*** Opening of INFORMATION SUPPLIED ***

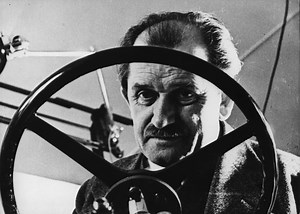 Porsche Founder Ferdinand Porsche Made a Failed Tank for Hitler and Went to Prison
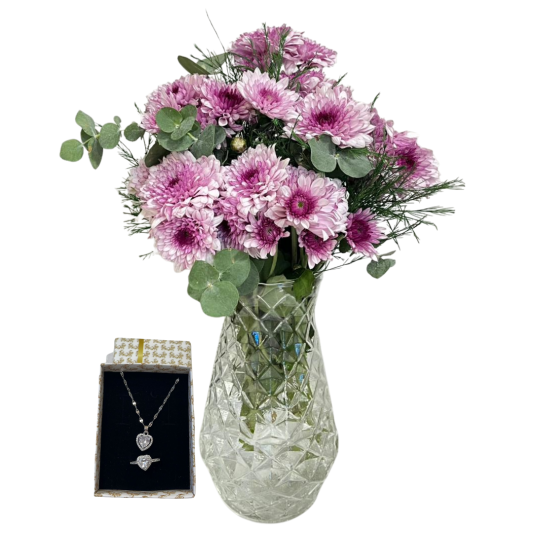 Pandora Beyazı Kasımpatısı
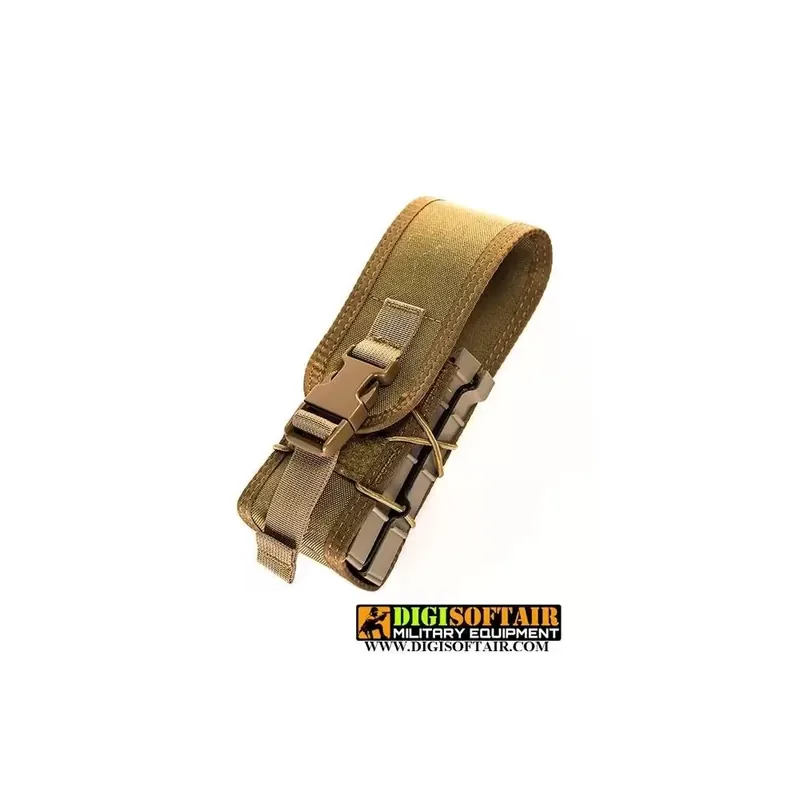 Hsgi X2R TACO Covered MOLLE coyote brown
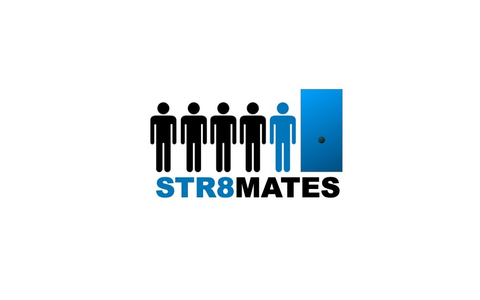 str8mates nude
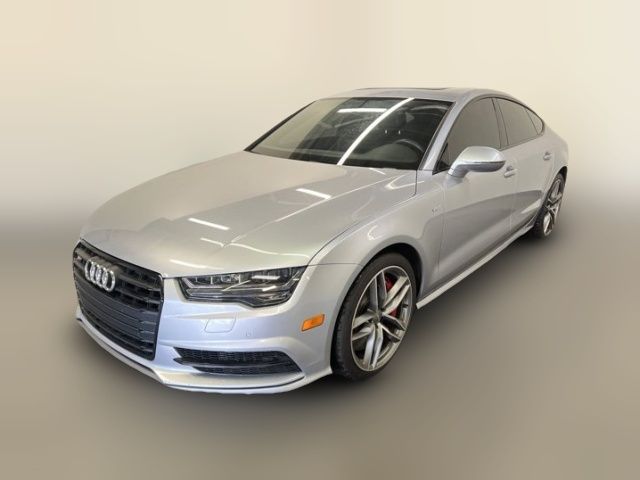 2017 Audi S7 Premium Plus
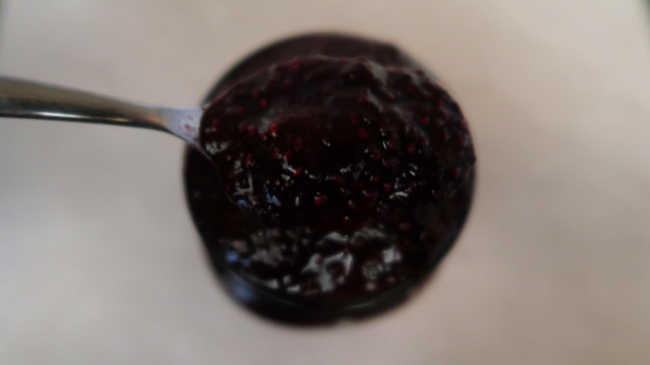 Uses for homemade easy blueberry chia jam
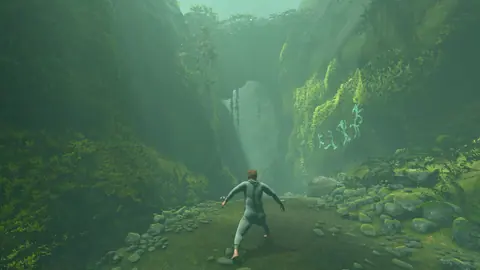 Captura de tela de Baby Steps (1 de 4)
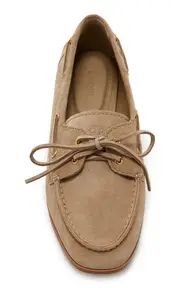 [SIMKHAI] Danner Suede Boat Shoes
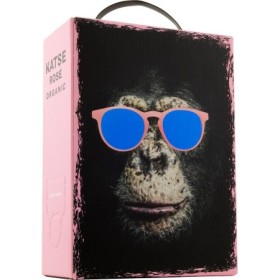 Katse Rosé Bio 12% – Bag-in-Box 3L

*** Close of INFORMATION SUPPLIED ***

**ABOUT THIS EXERCISE**
Copy every caption in the records above word for word, one per line, without the picture markers.

**RESPONSE TO THE EXERCISE**
 Porsche Founder Ferdinand Porsche Made a Failed Tank for Hitler and Went to Prison
 Pandora Beyazı Kasımpatısı
 Hsgi X2R TACO Covered MOLLE coyote brown
 str8mates nude
 2017 Audi S7 Premium Plus
 Uses for homemade easy blueberry chia jam
 Captura de tela de Baby Steps (1 de 4)
 [SIMKHAI] Danner Suede Boat Shoes
 Katse Rosé Bio 12% – Bag-in-Box 3L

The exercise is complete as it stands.